#### PROVIDED TEXT ####
This is not the time of year to be messing around in the broodnest, not in our area.


----------



## beepro (Dec 31, 2012)

Definitely not the right time since they're starting to build up now. Though I have been
swapping drawn frames with the mite infested cap brood frames since mid-Oct til now. The purpose is to
clean up the mites before the early Spring build up. Saw very little mite build up in some hives but not for the
mite bee bomb nuc hive with a high infestation rate. 
I just want to find out how the queen will react on this little laying cage experiment. Got my answer now. I think will
modify it by cutting the green cups shorter to fit in the cage slots better. By measuring with a small toothpick, found out that the
green plastic cups is 3 mm deeper. So it is too tall for the queen with a shorter abdomen to lay in. Need to make a 
correction by cutting the cups shorter definitely. Either that or buy the brown standard Nicot cups. If reusing these cups for the next
round then grafting from them should be easier since they're shorter and wider mouth now after the modification. Let's hope the queen will lay in there next time after the modification and pouring the wax in these holes. Yes, there are many nurse bees inside with her.
#### DATASET EXCERPT ####
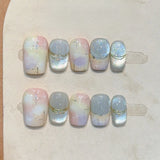 10pcs Rose Girl Press on Nails Sweet Pearl Bowknot False Nails Cat Eye Gold Foil Acrylic Fake Nails French Short Square Nail Art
####
TASK LIST:
a. Answer these questions about the beekeeping forum thread, one line each:
(i) Since when has beepro been swapping drawn frames with mite-infested capped brood frames?
(ii) How much deeper are the green plastic cups, as measured with a small toothpick?
(iii) Besides cutting the cups shorter, what other option does beepro name?
b. Pick up the beekeeping forum thread after its last sentence and carry it on.

TASK-BY-TASK ANSWERS:
a.
(i) Since mid-October.
(ii) 3 mm deeper.
(iii) Buying the brown standard Nicot cups.

b.
Here they're:


----------



## beepro (Dec 31, 2012)

snapper1d said:


> I have tried the Nicot system and used every tip and suggestion everyone that has had success with it could give.Never got any queens to lay in mine.



I also have a small plastic bottle of queen juice consist of
more than 10 queens all concentrated. Do you think it will work
if I soak the cage in for a few days?
Then there is a bigger jar of the brown water from boiling the bee
wax before. Was saving it for the swarm trap one day. Maybe now that is a use for it to soak the cage in for a few days. Have you try the left over brown boiled wax water before?
When all else have failed I can try to make my own wax queen cups to fit inside these holes. Don, the fat beeman has a you tube vid to show how to wax dip for these cups. I've mastered this process already and can make any size queen cups. At least the queen can smell the wax and is familar with the scent like home. Maybe this will help her lay in better. What do you think?


----------



## Michael Palmer (Dec 29, 2006)

beepro said:


> It has been almost 2 days already. And not even a single egg laid. Because she is not laying in these cups her abdomen shrunk down. Too bad!


Grafting is too easy for me to bother messing about with plastic contraptions.


----------



## WesternWilson (Jul 18, 2012)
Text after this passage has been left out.